### Yazılı görev
Aşağıdaki dış politika yazısında adı geçen bütün ülkeleri, metinde ilk anıldıkları sırayla yazın.

### Belge

=======

Dış politika çarkları

29 Haziran 2016 Çarşamba

Müjdeli “normalleşme” hamlesi furyasına İsrail’in ardından Rusya da katıldı. Türkiye’yi yöneten siyasal İslamcı iktidar, kör hırslara dayanan ideoloji yüklü dış politikasıyla son beşaltı senede bizzat yarattığı “anomaliyi” pek güzel sergilemekte.

***

Önce İsrail... 2009 Davos’taki “One minute” balonu ve 2010 Mavi Marmara vakası, siyasal İslamcıların bölge hegemonyası kurma projesinin ilk adımıydı. Arapların yarım yüzyıldır bir türlü sindiremediği, bileğini de bükemediği İsrail’in üzerine basılarak, Türkiye’deki tabana ve bölgeye karşı sürekli retorik yükseltilerek “imparatorluk hayalleri” kurgulandı. Ancak kısa süre kısmen tutan bu söylem, İhvan ideolojisi ile donatılamayan “Arap Baharı”na çarparak yerle yeksan oldu. Suriye, bu projenin mezara gömüldüğü yer olurken izlenen politikalar tüm bölge ve küresel çapta radikal İslam tehdidini açığa çıkartmaya hizmet etti.
İsrail ile altı yıllık diplomatik krize rağmen ticari ilişkilerin gelişmesi bize iç siyasette “kullanım değeri” olmasaydı çoktan “normalleşme anlaşmasının” yapılmış olacağını işaret ediyor. Anlaşmanın siyasal İslamcılar açısından bir başka ironisi var ki, bu “kullanım değerini” yerle yeksan ediyor.

=======

### Verilen kayıtlar

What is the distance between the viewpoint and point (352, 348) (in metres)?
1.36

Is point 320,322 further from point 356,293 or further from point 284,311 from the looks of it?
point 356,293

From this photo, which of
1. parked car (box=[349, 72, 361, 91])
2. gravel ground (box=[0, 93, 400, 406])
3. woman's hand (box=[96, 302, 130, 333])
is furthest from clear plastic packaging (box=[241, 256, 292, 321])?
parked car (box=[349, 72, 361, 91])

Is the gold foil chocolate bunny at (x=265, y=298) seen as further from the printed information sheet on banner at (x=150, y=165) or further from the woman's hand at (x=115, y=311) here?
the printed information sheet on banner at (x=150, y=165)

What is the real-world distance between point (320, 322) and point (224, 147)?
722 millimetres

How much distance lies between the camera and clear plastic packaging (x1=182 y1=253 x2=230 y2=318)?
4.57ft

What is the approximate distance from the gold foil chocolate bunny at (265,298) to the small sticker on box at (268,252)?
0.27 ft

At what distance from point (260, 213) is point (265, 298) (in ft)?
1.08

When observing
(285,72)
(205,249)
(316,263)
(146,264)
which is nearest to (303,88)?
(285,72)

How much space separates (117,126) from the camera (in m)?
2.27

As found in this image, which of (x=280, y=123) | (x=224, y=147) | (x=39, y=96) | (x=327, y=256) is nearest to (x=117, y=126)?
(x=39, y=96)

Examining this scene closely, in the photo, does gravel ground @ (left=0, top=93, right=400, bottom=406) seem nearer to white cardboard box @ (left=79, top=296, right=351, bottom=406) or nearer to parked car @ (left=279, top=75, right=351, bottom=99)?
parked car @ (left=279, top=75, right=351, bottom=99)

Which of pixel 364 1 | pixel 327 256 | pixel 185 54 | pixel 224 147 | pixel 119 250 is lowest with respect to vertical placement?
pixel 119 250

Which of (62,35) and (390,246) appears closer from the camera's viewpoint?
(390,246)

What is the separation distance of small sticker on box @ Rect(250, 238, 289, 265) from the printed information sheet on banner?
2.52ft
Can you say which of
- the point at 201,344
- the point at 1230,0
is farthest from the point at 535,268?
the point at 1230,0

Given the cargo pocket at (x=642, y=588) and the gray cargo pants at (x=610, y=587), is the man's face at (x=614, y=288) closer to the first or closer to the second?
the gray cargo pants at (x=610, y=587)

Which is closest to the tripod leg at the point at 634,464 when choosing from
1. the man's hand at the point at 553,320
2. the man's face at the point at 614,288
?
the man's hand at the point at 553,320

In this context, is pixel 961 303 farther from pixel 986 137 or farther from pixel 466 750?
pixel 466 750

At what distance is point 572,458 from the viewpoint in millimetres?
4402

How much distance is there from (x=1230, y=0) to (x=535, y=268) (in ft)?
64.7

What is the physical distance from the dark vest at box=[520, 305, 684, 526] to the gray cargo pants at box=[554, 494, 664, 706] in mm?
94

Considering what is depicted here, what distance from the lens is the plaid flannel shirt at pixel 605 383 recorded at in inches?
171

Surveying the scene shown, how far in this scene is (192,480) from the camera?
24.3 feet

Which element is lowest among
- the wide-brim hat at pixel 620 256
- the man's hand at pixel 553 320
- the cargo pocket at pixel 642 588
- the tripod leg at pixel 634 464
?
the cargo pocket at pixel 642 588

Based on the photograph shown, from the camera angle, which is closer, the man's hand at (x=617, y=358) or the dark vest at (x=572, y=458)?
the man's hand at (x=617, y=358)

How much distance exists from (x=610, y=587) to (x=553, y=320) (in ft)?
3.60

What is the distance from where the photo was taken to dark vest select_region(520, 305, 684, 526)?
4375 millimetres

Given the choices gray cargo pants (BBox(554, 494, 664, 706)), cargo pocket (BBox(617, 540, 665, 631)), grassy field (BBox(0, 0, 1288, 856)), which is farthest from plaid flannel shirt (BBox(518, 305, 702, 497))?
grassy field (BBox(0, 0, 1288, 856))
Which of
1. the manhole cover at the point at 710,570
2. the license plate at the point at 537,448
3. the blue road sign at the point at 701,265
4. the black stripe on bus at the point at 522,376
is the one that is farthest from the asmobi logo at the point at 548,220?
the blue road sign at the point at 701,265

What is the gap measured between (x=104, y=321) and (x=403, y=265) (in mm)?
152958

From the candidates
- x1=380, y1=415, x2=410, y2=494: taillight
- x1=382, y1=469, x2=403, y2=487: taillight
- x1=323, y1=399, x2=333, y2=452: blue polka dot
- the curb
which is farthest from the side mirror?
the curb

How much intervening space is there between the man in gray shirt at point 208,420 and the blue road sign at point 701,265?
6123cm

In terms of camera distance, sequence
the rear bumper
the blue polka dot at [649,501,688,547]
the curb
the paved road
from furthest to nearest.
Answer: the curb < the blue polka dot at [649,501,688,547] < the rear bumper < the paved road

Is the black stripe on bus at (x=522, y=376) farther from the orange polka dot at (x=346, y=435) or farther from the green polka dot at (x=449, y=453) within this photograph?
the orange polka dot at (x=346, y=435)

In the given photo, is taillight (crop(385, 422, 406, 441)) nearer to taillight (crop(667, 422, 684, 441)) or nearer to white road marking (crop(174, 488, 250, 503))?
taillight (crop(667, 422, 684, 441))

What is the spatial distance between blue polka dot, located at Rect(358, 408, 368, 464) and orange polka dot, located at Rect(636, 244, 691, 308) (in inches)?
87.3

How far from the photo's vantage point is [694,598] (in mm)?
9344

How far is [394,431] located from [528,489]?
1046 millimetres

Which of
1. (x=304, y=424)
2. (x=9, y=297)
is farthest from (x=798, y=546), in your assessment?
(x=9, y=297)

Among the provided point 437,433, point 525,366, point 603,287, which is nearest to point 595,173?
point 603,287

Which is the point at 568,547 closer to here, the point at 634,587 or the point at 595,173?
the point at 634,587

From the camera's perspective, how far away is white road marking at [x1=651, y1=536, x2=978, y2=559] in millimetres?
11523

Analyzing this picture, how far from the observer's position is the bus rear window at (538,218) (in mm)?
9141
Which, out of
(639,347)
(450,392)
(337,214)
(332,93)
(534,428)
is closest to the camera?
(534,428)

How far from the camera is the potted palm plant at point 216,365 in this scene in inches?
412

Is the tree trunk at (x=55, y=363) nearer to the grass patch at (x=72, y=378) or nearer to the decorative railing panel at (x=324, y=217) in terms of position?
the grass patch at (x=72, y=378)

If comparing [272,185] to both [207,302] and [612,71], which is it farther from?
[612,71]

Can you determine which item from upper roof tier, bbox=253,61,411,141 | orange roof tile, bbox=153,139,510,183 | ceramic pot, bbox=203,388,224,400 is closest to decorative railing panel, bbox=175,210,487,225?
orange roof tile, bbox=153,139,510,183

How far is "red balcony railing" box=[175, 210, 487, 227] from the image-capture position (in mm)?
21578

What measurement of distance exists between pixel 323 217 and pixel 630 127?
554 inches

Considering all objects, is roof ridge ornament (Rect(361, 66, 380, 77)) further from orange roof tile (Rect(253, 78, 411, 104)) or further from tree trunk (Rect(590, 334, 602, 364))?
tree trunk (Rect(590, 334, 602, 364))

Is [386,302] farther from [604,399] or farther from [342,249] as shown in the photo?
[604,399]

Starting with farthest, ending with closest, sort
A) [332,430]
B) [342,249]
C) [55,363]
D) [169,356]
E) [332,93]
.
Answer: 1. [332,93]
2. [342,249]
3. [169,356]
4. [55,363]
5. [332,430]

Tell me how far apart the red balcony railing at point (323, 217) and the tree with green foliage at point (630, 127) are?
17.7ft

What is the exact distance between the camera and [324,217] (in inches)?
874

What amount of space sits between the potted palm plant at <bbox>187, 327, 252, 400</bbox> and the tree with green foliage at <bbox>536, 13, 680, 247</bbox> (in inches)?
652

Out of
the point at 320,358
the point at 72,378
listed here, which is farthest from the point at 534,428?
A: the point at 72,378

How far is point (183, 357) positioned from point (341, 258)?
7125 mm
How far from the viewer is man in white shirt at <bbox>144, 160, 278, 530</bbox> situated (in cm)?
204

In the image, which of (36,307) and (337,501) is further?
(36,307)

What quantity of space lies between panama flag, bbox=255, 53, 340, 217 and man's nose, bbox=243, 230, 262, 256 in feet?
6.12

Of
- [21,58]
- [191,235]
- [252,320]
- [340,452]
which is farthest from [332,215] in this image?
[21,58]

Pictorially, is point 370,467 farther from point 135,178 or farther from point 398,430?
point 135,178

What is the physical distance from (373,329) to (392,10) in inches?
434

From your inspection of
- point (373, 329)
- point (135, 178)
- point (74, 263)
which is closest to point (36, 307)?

=======

### Görev çıktısı
İsrail, Rusya, Türkiye, Suriye